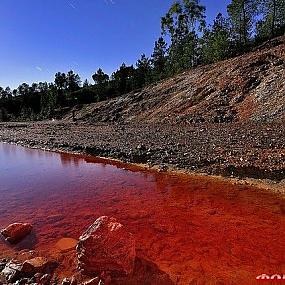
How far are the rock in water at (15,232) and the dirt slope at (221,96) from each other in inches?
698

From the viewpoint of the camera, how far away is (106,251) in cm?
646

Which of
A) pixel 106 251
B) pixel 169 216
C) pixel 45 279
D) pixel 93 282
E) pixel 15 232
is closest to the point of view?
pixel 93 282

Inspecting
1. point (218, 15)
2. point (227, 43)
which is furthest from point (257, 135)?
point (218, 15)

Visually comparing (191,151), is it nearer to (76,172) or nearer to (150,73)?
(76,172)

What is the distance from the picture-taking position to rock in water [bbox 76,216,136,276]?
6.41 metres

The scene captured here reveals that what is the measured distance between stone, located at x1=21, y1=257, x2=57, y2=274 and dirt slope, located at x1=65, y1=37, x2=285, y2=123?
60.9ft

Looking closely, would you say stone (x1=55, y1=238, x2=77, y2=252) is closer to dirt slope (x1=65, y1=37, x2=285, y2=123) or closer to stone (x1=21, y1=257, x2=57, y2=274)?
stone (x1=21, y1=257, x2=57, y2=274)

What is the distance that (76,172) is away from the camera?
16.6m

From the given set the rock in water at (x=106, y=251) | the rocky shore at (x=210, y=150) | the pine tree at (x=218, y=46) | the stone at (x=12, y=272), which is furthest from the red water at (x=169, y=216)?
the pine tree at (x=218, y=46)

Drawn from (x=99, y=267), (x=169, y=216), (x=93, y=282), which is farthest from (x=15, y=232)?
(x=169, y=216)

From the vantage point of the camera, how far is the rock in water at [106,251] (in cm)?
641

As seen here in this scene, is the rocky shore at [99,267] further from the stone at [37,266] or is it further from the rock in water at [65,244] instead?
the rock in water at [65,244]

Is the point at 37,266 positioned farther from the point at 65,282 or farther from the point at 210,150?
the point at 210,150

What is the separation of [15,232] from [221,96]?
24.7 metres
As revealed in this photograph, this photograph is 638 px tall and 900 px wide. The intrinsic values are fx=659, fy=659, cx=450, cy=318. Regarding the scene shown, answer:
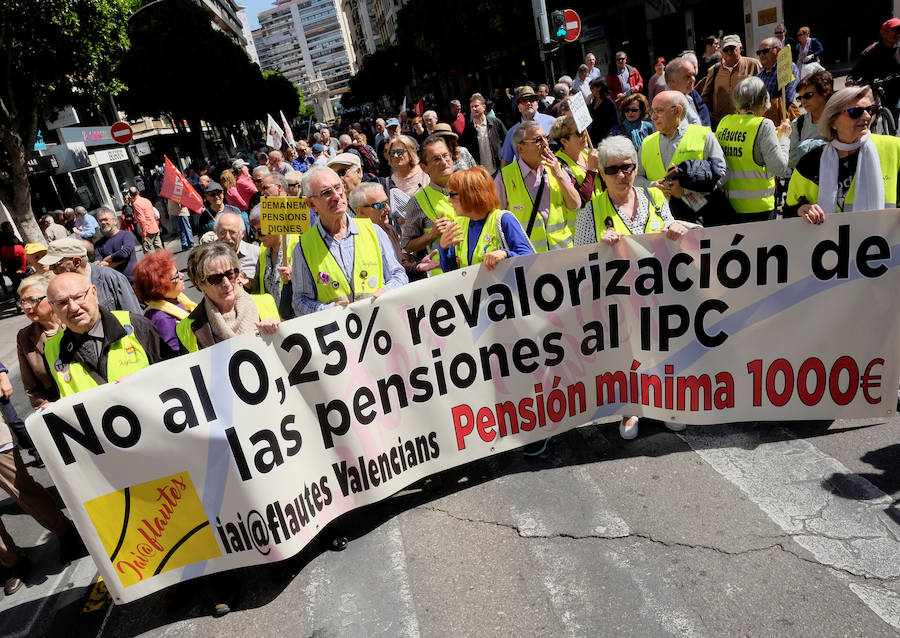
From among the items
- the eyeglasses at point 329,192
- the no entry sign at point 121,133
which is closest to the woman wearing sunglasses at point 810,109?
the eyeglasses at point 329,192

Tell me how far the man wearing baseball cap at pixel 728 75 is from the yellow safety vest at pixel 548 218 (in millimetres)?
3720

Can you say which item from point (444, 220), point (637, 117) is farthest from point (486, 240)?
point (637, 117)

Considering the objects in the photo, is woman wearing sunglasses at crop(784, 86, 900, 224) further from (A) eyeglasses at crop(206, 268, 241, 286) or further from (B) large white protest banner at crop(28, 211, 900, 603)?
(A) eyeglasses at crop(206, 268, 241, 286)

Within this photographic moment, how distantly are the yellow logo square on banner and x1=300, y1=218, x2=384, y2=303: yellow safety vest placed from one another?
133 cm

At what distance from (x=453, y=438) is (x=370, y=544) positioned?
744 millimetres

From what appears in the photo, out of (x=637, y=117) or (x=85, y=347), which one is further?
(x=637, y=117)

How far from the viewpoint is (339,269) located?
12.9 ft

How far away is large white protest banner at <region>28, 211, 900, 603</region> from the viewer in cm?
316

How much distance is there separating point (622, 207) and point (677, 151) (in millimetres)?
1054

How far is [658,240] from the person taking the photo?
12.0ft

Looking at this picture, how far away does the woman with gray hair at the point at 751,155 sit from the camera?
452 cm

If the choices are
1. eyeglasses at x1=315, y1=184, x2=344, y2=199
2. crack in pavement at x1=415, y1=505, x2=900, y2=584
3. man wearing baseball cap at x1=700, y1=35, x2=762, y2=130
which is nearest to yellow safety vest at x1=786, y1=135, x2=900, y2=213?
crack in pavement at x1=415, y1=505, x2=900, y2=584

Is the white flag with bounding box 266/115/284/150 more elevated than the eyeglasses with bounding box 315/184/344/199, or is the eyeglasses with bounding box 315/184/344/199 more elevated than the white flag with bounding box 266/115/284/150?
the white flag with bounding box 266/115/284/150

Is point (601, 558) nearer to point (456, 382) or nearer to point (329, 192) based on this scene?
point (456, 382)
══════
Lines from the one containing "At what distance" through the final line are to be given again verbatim, with nothing before or after.

## Response for this exercise:
At what distance from (x=453, y=438) is (x=370, y=544) positioned?
744 millimetres

From what appears in the photo, out of (x=637, y=117) or (x=85, y=347), which one is further?
(x=637, y=117)

How far from the viewpoint is (339,269) located?
12.9 ft

How far away is large white protest banner at <region>28, 211, 900, 603</region> from the viewer in cm?
316

How much distance is there separating point (622, 207) and point (677, 151) (in millimetres)?
1054

How far is [658,240] from the person taking the photo?
12.0ft

Looking at this picture, how far away does the woman with gray hair at the point at 751,155 sit from the camera?
452 cm

If the choices are
1. eyeglasses at x1=315, y1=184, x2=344, y2=199
2. crack in pavement at x1=415, y1=505, x2=900, y2=584
3. man wearing baseball cap at x1=700, y1=35, x2=762, y2=130
which is nearest to yellow safety vest at x1=786, y1=135, x2=900, y2=213?
crack in pavement at x1=415, y1=505, x2=900, y2=584

Is the white flag with bounding box 266/115/284/150 more elevated than the eyeglasses with bounding box 315/184/344/199, or is the eyeglasses with bounding box 315/184/344/199 more elevated than the white flag with bounding box 266/115/284/150?
the white flag with bounding box 266/115/284/150

Is point (601, 558) nearer to point (456, 382) or nearer to point (329, 192) based on this scene?
point (456, 382)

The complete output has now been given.